▶ [TASK DETAILS]:
Every record is to be printed exactly as written, and any picture in it is skipped.

[GIVEN ENTRIES]

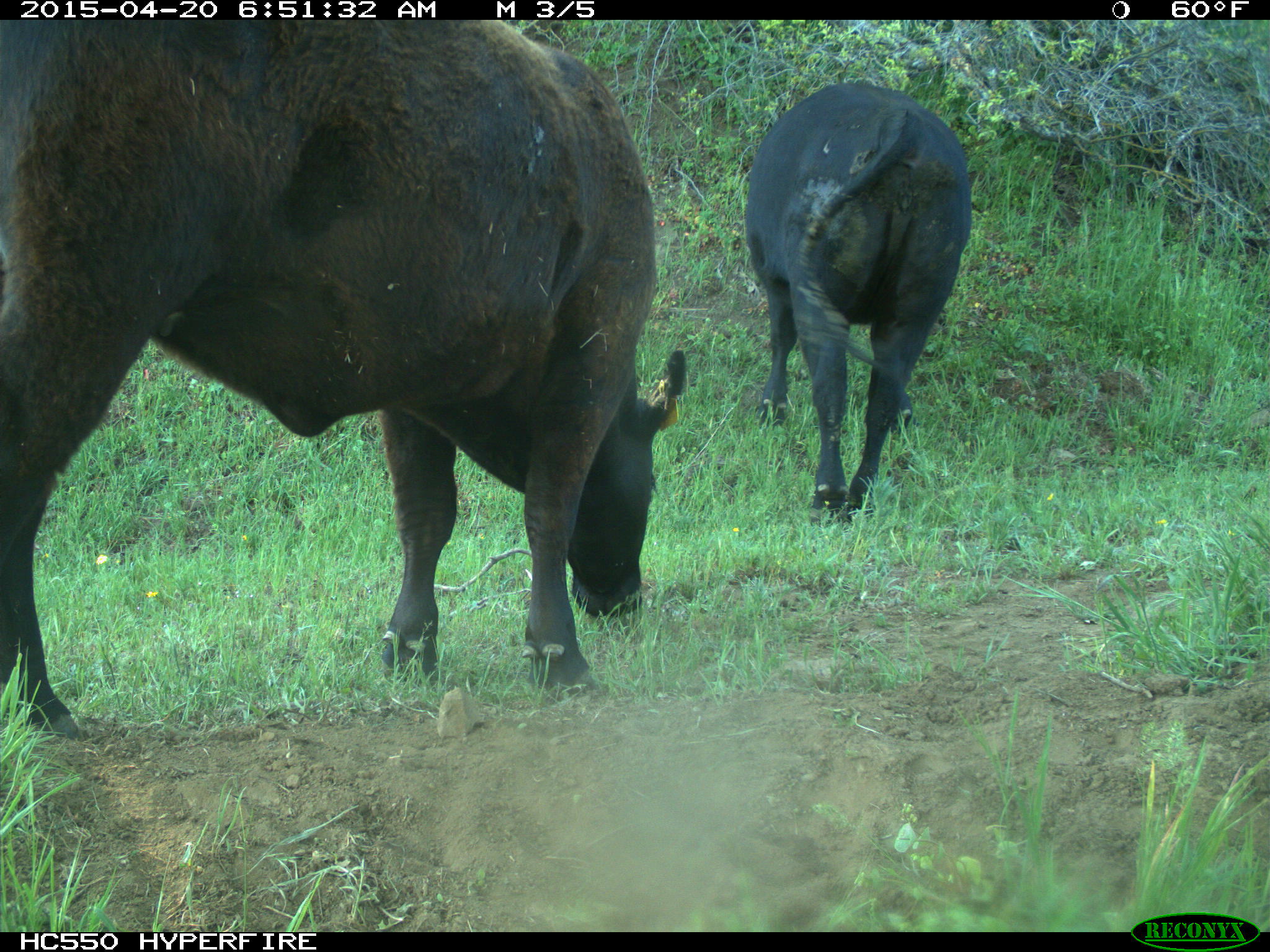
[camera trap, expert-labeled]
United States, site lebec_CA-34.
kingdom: Animalia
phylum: Chordata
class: Mammalia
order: Artiodactyla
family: Bovidae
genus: Bos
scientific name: Bos taurus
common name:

[/GIVEN ENTRIES]

▶ [RESPONSE TO THE EXERCISE]:
[camera trap, expert-labeled]
United States, site lebec_CA-34.
kingdom: Animalia
phylum: Chordata
class: Mammalia
order: Artiodactyla
family: Bovidae
genus: Bos
scientific name: Bos taurus
common name:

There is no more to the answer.